Figures 2–4 show the PET data of the patients with SAE on the 5th, 6th, and 28th days from the diagnosis of sepsis, SAE. The 18F-FDG PET images revealed signs of diffuse hypometabolism in the cerebral cortex, which may reflect not only structural lesions but also functional ones.
Figure 2.
18F-FDG PET of the brain on the 5th day after SAE diagnostics in patient P., 75 years old. PET was performed under sedation with propofol 2 mg/kg/h. Glucose hypometabolism in the cerebral cortex in different areas (marked in green). A decrease in glucose metabolism in the parietal lobes. Score according to RASS is a + 2 points, and in CAM-ICU—Delirium is present.
Figure 3.
18F-FDG PET of the brain in 6 days after SAE diagnostics in patient S., 56 years old. Glucose hypometabolism in various parts of the cerebral cortex (marked in green). The study was performed without sedation. The score according to FOUR scale is 6 points; to PBSS is 10 points; and to CNS is 3,5 points.
Figure 4.
18F-FDG PET of the brain on the 28th day of sepsis and SAE in patient S., 56 years old. Glucose hypometabolism persists in various parts of the cerebral cortex (marked in green). The study was performed on the background of sedation with propofol. The score according to GCS is 13 points; to FOUR scale is 10 points; to PBSS is 11 points; and to CNS is 4,5 points before sedation starts.

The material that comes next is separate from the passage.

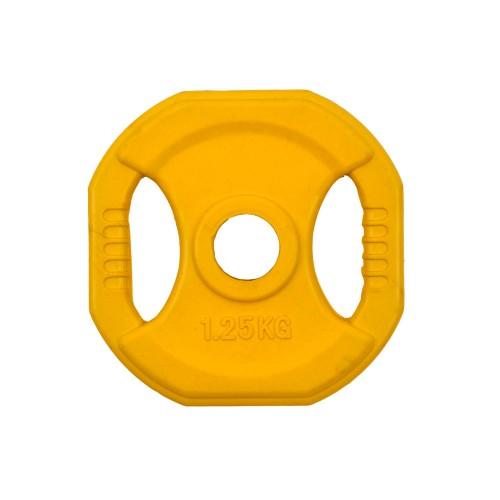 Productafbeelding voor 'Vierkant halterschijf Pump Set (1.25 kg)'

However, it should be taken into account that patients with acute cerebral damage of different severity due to sepsis are often transported for imaging and receive hypnotic agents in the structure of intensive therapy, in particular, propofol, which causes nonspecific changes in metabolism in the cerebral cortex to a lesser extent than other hypnotics and anesthetics (e.g., thiopental sodium).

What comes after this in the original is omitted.